Clouds

Journal Entry: May 19, 1892

“A day of heavy cloud, peculiar, such a sense of mass and spread, the clouds with those long strong clearly-defined keel-shaped bottoms one occasionally sees: sometimes the effect was like that of a vast groined or slightly arched ceiling. Seldom have I seen such weight, solidity and power in clouds. I have observed that it never rains out of such clouds as long as this appearance continues; they must be smoothed down and melted or softened before it rains.”

Journal Entry: July 14, 1892

“Now at 7  P.M. great masses of cumulus clouds in the east all turned to gold by the sinking sun. The glow falls upon me here in my summer house like a huge lamp.
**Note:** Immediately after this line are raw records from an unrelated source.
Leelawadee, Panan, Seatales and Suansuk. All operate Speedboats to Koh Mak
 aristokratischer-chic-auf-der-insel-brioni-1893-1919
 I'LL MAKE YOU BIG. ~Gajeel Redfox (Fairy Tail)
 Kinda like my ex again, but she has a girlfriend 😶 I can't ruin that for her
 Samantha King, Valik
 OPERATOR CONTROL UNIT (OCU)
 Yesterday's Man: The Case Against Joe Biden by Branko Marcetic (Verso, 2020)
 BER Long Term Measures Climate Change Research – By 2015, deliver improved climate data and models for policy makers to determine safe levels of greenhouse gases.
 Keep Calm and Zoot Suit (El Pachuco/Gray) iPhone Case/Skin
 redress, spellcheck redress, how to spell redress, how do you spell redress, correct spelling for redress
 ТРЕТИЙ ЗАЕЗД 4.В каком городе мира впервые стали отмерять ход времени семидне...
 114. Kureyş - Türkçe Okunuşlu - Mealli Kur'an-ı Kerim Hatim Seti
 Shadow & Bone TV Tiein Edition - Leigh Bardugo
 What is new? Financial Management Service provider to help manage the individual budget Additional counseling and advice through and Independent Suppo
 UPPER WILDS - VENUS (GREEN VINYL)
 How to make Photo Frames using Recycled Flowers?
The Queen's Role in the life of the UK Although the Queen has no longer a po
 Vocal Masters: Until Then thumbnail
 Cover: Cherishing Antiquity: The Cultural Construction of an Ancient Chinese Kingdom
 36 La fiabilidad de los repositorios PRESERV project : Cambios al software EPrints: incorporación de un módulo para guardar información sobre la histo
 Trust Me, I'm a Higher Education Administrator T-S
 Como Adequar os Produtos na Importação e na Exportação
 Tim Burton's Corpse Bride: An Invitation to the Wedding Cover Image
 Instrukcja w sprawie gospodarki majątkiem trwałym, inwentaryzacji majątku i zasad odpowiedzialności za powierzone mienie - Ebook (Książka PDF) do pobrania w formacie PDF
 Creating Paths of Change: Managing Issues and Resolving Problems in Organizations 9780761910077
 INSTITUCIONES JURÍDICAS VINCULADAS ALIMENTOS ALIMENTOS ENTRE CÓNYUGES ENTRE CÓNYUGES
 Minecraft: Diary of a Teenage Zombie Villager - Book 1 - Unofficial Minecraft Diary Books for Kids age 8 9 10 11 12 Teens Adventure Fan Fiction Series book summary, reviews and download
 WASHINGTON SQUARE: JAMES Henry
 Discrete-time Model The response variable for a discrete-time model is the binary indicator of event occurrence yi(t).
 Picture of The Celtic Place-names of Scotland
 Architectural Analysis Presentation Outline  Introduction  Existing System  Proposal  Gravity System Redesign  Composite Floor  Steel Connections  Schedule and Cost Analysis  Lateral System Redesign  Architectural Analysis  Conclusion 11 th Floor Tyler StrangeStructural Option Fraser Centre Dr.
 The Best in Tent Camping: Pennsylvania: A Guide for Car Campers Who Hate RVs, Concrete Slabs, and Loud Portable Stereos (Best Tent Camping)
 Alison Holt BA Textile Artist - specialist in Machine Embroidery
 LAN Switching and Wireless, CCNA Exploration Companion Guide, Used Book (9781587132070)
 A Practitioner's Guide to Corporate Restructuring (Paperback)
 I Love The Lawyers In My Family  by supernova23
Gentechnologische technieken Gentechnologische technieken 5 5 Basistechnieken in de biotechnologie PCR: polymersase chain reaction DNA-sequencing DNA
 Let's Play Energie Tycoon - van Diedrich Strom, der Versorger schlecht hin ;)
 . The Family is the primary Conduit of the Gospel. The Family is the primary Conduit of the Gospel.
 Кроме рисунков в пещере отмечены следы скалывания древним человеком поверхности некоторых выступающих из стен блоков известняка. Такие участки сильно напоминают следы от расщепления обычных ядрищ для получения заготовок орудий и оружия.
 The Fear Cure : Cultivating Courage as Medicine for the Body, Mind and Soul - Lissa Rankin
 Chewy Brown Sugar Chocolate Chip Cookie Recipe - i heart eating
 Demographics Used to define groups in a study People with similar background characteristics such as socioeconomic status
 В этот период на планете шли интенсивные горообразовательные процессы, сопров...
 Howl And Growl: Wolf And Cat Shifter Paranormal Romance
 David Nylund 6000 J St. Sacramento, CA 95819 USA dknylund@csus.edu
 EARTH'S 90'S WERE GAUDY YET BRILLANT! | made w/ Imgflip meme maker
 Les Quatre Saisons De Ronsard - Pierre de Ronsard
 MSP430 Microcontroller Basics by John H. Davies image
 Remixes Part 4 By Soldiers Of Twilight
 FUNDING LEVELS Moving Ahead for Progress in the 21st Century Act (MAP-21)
Indicates a change in weather.”

On Milton

Journal Entry: February 29, 1894

” Milton’s poetry, for the most part, is to me a kind of London Tower filled with old armor, stuffed knights, wooden chargers, and the emblems and bedizzlements of the past. Interesting for a moment, but dead, hollow, moth-eaten. Not a live thing in one of his poems that I can find. Yes, there is a nightingale and a few flowers, and a human touch, here and there. But half a dozen pages would hold all that any man need read. The “Sampson” is said to be in the Greek spirit, but what business find he, a Puritan of Cromwell’s time, writing in the Greek spirit? Why did he not write in his own spirit, or in the Puritan spirit? the 17th Century spirit? What business had he masquerading in this old armor? He put no real life under these ribs of death. His “Paradise Lost” is a huge puppet show, so grotesque and preposterous that it is quite insufferable. Milton seems to have been a real man, but he stands there in English literature like a great museum of literary archeology. He seems to have had no experiences of his own, and rarely to have seen the earth and sky, or men and women with his own natural eyes. He saw everything through the classic eyes of the dead past. Who reads him? Professors of literature, I suppose. He was a great craftsman no doubt, but he has been of no service to mankind, except a literary service; he has helped us to realize the classic spirit of letters, and the absurdity of the old theological dramaturgy. He spoke no word to any man’s real moral or spiritual wants.”

Cultivation of Nature

Journal Entry: November 5, 1892

“I love wild virgin Nature, but I am repelled by unkept Nature, by Nature that has relapsed from cultivation, or that is only half cultivated and gone to weeds and bushes. Hence the English landscape satisfies me so much more than our own; it is a more perfect product; it is perfectly cultivated and ours is only half so. The raw, the crude — they always repel in Nature as in life”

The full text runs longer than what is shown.